Take in Europe even, the divorced male twin who may marry again, and again, and again, does he stop having children with a younger wife simply because his twin sister had her menopause a decade ago? Or take my own Africa, how many women have the same number of children as the man who made them pregnant? Gender Equality makes no procreative sense either in Europe or in Africa. The mathematically minded among us may Google my article “MPSI” and study how the Index can be derived. Also read “History versus Limits of Science: Is Solomonic Genius a Y Chromosome Phenomenon?” to appreciate that the particular gene in question does not have to be in the man’s Y chromosome, but (as I said in the article) “it allows many more offspring than the female”.

Two further points (a) and (b) arise from my MPSI which did not escape one world-class geneticist. In his 2007 book “FIFTY YEARS OF HUMAN GENETICS – A Festschrift and liber amicorum to celebrate the life and work of GEORGE ROBERT FRASER” Oxford University’s world-class Geneticist Professor George Fraser (Remember Fraser Syndrome?) thought my MPSI important enough to include it as one chapter in this 568-page book under the title: “The Male Procreative
Superiority Index (MPSI): It’s relevance to genetical counselling ion Africa”. What was the point I made that has eluded many scientists?

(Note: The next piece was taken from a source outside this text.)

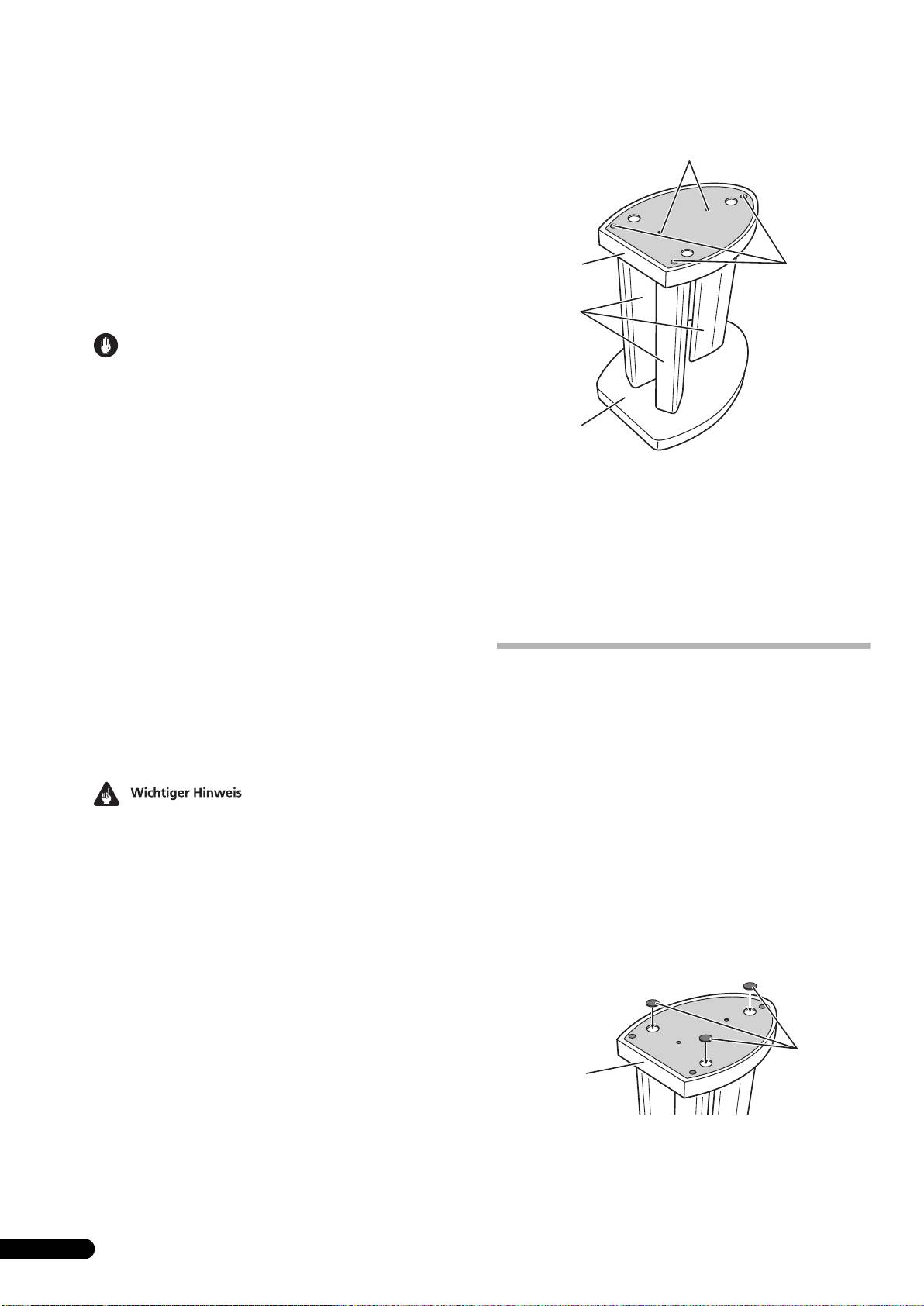 Wichtiger Hinweis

(a) In that chapter I pointed out that something like Prostate Cancer that textbooks mention as having a genetic preponderance among Africans at home and in the Diaspora can be explained with the African’s generally high MPSI. I said (page 49): “As Africans are living longer, the husband with common diseases compatible with lifespan of appropriate length, such as essential hypertension, diabetes mellitus, gout, and even prostate cancer, might in the same way account for more genetic pathology in future generations than would be passed on by any of his wives”. Could Chinese low incidence of prostate cancer be due to the men once forced by Law to have just one child?

(b) Has present severe pressure on African countries for same sex marriage not got more to do with Population Control than Human Rights? MPSI would be meaningless!

Felix I D Konotey-Ahulu, MD FRCP DTMH, Kwegyir Aggrey Distinguished Professor of Human Genetics, University of Cape Coast, Ghana.